(TASK) Nothing outside the stretch is wanted. Repeat exactly the lines of the listing below from the one that contains "носок | 22 |" through the one that contains "Малютки | 21 |", both ends included.

(DATA PROVIDED)
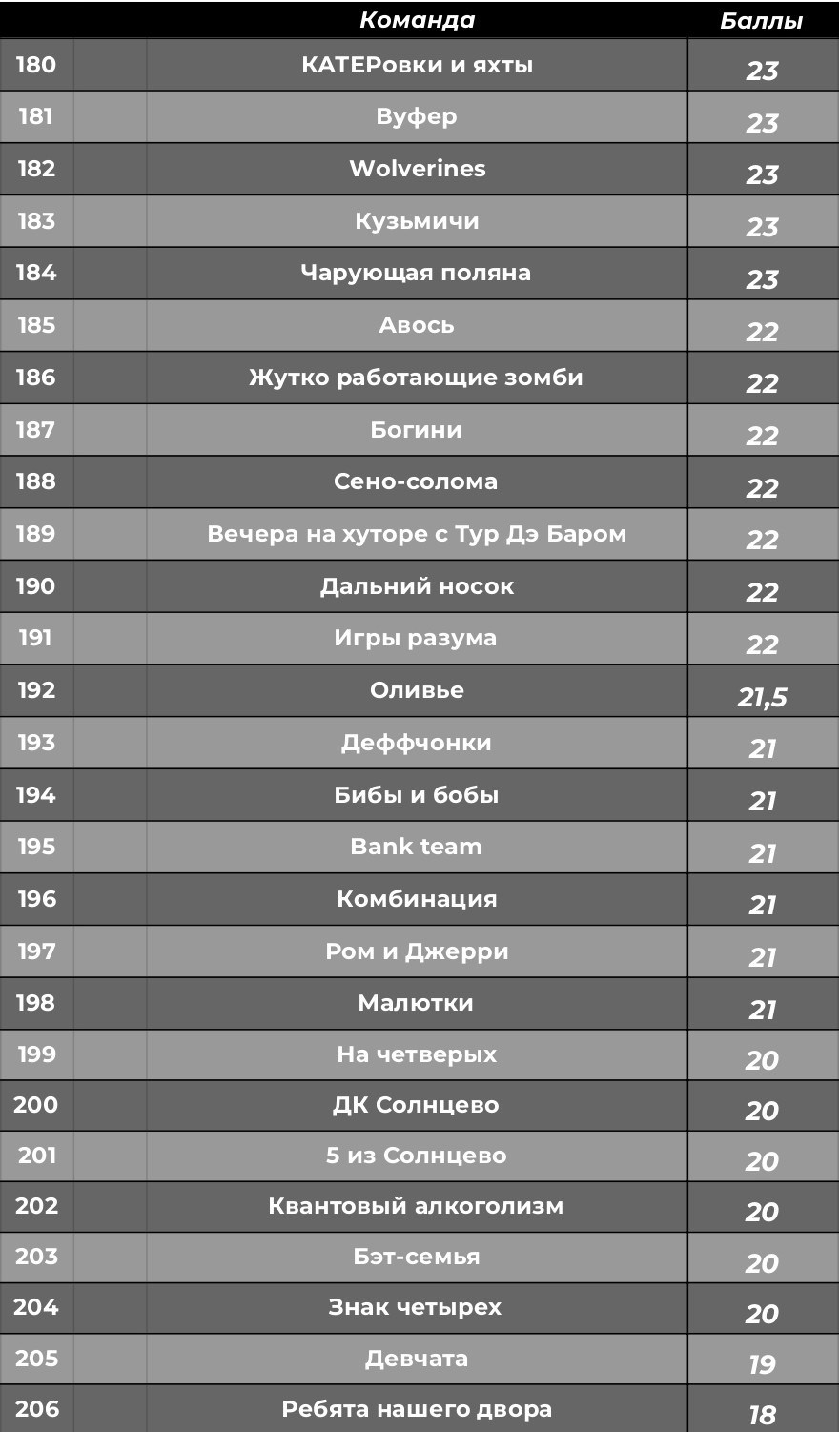 |  |  | Команда | Баллы |
|---|---|---|---|
| 180 |  | КАТЕРовки и яхты | 23 |
| 181 |  | Вуфер | 23 |
| 182 |  | Wolverines | 23 |
| 183 |  | Кузьмичи | 23 |
| 184 |  | Чарующая поляна | 23 |
| 185 |  | Авось | 22 |
| 186 |  | Жутко работающие зомби | 22 |
| 187 |  | Богини | 22 |
| 188 |  | Сено-солома | 22 |
| 189 |  | Вечера на хуторе с Тур Дэ Баром | 22 |
| 190 |  | Дальний носок | 22 |
| 191 |  | Игры разума | 22 |
| 192 |  | Оливье | 21,5 |
| 193 |  | Деффчонки | 21 |
| 194 |  | Бибы и бобы | 21 |
| 195 |  | Bank team | 21 |
| 196 |  | Комбинация | 21 |
| 197 |  | Ром и Джерри | 21 |
| 198 |  | Малютки | 21 |
| 199 |  | На четверых | 20 |
| 200 |  | ДК Солнцево | 20 |
| 201 |  | 5 из Солнцево | 20 |
| 202 |  | Квантовый алкоголизм | 20 |
| 203 |  | Бэт-семья | 20 |
| 204 |  | Знак четырех | 20 |
| 205 |  | Девчата | 19 |
| 206 |  | Ребята нашего двора | 18 |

(RESPONSE TO THE EXERCISE)
| 190 |  | Дальний носок | 22 |
| 191 |  | Игры разума | 22 |
| 192 |  | Оливье | 21,5 |
| 193 |  | Деффчонки | 21 |
| 194 |  | Бибы и бобы | 21 |
| 195 |  | Bank team | 21 |
| 196 |  | Комбинация | 21 |
| 197 |  | Ром и Джерри | 21 |
| 198 |  | Малютки | 21 |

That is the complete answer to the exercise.